Questo sarà il passaggio decisivo. Visto che non si tratta di un referendum abrogativo, non ci sarà quorum: il risultato sarà valido a prescindere dall'affluenza. In più, a differenza dei referendum abrogativi, la formulazione sulla scheda sarà più diretta: Sì per approvare, No per annullare la riforma. La data potrebbe slittare fino alla prossima estate, ma si cercherà di fissarlo tra marzo e aprile. Favorevole alla riforma il centrodestra, ma anche Azione. Contrari gli altri partiti, anche se con motivazioni diverse.

Cosa succede ora alla riforma della giustizia

Ora che il Senato ha dato l'ultimo via libera, è partito l'iter per il referendum costituzionale. A regolarlo è una legge del 1970. Il testo sarà pubblicato in Gazzetta ufficiale, con una scritta che specifica che è stato approvato, ma con una maggioranza più bassa dei due terzi (in caso contrario, avrebbe potuto entrare subito in vigore). Da quel momento, scatterà un conto alla rovescia di tre mesi per richiedere il referendum.

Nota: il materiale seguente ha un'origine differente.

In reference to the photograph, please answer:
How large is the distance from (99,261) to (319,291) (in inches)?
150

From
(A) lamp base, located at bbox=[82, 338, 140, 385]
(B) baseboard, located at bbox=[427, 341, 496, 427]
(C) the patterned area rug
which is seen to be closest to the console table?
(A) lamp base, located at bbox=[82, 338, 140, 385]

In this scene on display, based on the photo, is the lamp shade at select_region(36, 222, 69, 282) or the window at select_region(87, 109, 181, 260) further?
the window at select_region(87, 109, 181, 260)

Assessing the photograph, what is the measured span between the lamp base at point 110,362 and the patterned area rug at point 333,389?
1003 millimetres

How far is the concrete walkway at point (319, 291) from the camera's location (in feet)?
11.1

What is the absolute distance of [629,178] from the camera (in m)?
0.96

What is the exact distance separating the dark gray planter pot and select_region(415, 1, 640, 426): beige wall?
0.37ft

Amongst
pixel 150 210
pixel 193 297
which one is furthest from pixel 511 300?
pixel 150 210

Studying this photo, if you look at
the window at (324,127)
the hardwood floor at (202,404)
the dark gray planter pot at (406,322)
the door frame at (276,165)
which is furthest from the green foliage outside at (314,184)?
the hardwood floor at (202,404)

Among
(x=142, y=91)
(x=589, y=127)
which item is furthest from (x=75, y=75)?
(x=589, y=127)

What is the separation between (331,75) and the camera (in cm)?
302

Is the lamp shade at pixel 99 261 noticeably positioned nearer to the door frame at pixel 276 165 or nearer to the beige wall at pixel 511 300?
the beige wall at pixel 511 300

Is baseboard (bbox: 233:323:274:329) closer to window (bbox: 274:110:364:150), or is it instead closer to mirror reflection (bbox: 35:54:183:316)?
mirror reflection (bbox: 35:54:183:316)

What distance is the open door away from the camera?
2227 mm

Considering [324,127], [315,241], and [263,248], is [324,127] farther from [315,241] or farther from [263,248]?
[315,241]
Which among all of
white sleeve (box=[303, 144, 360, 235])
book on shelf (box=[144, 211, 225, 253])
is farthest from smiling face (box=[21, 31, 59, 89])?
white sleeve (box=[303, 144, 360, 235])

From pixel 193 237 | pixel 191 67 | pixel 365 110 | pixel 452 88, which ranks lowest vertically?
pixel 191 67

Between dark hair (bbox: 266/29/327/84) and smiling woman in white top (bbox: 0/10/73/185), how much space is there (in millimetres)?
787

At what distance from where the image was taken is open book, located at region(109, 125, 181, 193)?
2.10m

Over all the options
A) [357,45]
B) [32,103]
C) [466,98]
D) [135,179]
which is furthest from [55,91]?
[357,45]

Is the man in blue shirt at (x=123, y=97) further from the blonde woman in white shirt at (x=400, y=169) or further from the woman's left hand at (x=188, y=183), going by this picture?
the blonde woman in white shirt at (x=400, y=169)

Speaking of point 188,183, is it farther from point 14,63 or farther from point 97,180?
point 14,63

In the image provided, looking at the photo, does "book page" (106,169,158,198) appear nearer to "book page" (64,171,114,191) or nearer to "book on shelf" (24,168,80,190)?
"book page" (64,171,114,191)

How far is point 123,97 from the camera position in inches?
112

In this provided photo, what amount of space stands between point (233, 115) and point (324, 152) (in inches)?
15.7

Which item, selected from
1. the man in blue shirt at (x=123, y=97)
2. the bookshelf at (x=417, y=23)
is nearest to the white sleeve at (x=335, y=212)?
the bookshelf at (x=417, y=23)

Posso farlo 500mila elettori, oppure cinque Consigli regionali, o anche un quinto dei parlamentari di Camera o Senato. Questa sarà la strada scelta, perché è la più rapida, e non ci saranno problemi a trovare un 20% di deputati o senatori pronti a firmare. Sul referendum spinge soprattutto l'opposizione, ma anche il centrodestra ieri ha detto di essere intenzionato a sostenerlo, per confermare la riforma con il voto popolare.

Come detto, ci sono tre mesi di tempo per completare la pratica. In teoria, quindi, si potrebbe aspettare fino a fine gennaio 2026. Ma tutti sono interessati a muoversi più rapidamente, per accelerare i tempi del voto. Dunque, ci si può aspettare che la richiesta ufficiale di una consultazione referendaria arrivi ben prima.

Tutte le tappe verso il referendum costituzionale

Le firme dei parlamentari andranno consegnate alla Corte di Cassazione. Qui, i giudici costituiranno un Ufficio centrale per il referendum, che analizzerà la richiesta per controllare che segua tutte le norme previste. La decisione dovrà arrivare entro 30 giorni, se non ci sono irregolarità. Altrimenti, servirà qualche giorno in più per sistemarle.

Arrivato il via libera dei giudici, la palla passerà al presidente della Repubblica. Sarà Sergio Mattarella, con un decreto approvato dal Consiglio dei ministri, a fissare formalmente la data. Per farlo avrà 60 giorni di tempo. Il voto si dovrà tenere "in una domenica compresa tra il 50° ed il 70° giorno successivo" all'annuncio del capo dello Stato.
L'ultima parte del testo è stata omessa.